#### Excerto de origem
12. Quanto à alegada repartição entre concelhos o Recorrente não diz é que a delimitação da AUGI e o loteamento aprovado e consequente emissão do alvará de loteamento, respeita a linha delimitadora do território entre o concelho do Seixal e de Sesimbra, discutida e definida previamente entre as duas autarquias, desde 1980, e que só veio a ser publicada em Diário da República de 8 de Agosto de 2014.
13. Na parte do concelho de Sesimbra, na área inicial do prédio (…), existe a AUGI 18 já delimitada pela Câmara Municipal de Sesimbra, para uma realidade semelhante à da AUGI (…), para a qual foi já emitido pela Câmara de Sesimbra o alvará de loteamento nº 16/2002.
14. O perímetro da área correspondente à Augi (…), já vinha sendo tratado, ao nível do Plano de Pormenor como uma única realidade, e respeitando a linha divisória do Concelho que veio a ser formalmente publicada em 2014, foi constituída uma única Augi (…), que desde a sua constituição abrange mais de 100 prédios, conforme se pode verificar no próprio alvará de loteamento.

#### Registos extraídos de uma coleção

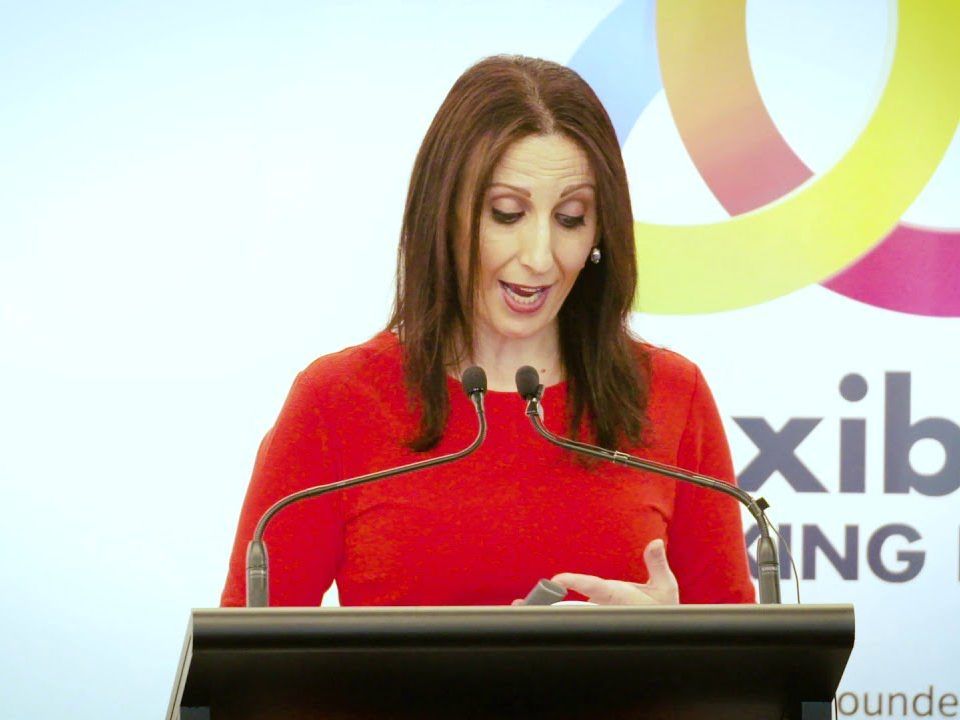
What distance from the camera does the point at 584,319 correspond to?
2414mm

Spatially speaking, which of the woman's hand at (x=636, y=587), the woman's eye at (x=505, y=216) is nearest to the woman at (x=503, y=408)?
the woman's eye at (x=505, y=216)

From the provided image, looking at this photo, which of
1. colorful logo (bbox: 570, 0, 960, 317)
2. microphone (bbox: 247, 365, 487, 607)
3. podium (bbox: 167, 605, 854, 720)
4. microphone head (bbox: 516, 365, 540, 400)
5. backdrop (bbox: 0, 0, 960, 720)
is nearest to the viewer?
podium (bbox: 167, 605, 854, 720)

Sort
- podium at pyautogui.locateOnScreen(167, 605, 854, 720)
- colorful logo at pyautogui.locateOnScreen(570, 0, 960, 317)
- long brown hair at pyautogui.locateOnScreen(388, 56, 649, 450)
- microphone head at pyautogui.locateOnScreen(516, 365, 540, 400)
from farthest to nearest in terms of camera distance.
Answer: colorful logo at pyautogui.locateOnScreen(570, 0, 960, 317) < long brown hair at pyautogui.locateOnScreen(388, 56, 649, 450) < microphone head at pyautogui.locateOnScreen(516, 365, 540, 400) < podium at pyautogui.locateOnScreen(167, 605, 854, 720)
...
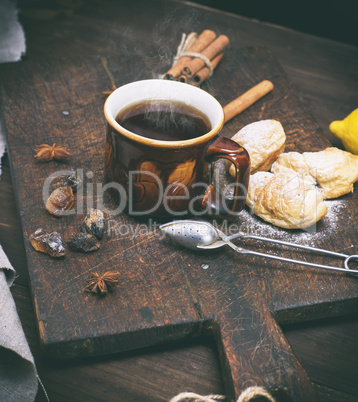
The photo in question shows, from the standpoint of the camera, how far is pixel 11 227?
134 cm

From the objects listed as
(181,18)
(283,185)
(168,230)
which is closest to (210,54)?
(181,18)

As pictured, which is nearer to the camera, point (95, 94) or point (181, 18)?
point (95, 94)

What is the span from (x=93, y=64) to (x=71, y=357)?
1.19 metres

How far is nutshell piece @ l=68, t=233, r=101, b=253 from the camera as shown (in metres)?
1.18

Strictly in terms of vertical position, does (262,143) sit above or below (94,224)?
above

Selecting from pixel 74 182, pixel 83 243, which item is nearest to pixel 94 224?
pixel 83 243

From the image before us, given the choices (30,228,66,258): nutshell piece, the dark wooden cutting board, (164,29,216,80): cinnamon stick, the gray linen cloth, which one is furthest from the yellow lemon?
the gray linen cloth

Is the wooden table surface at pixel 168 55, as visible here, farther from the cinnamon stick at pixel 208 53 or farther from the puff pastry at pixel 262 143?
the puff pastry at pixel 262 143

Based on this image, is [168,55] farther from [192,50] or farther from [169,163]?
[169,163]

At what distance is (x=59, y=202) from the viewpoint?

#### Lista de tarefas
a) Segundo o excerto sobre a AUGI entre o Seixal e Sesimbra, em que data foi publicada em Diário da República a linha delimitadora entre os dois concelhos?
b) Transcreva do excerto sobre a AUGI entre o Seixal e Sesimbra o trecho que começa em "14. O perímetro" e prossegue até "alvará de loteamento.".
A listagem não é necessária para resolver nenhuma das tarefas.

#### Respostas do exercício
a) Foi publicada em Diário da República de 8 de Agosto de 2014.

b)
14. O perímetro da área correspondente à Augi (…), já vinha sendo tratado, ao nível do Plano de Pormenor como uma única realidade, e respeitando a linha divisória do Concelho que veio a ser formalmente publicada em 2014, foi constituída uma única Augi (…), que desde a sua constituição abrange mais de 100 prédios, conforme se pode verificar no próprio alvará de loteamento.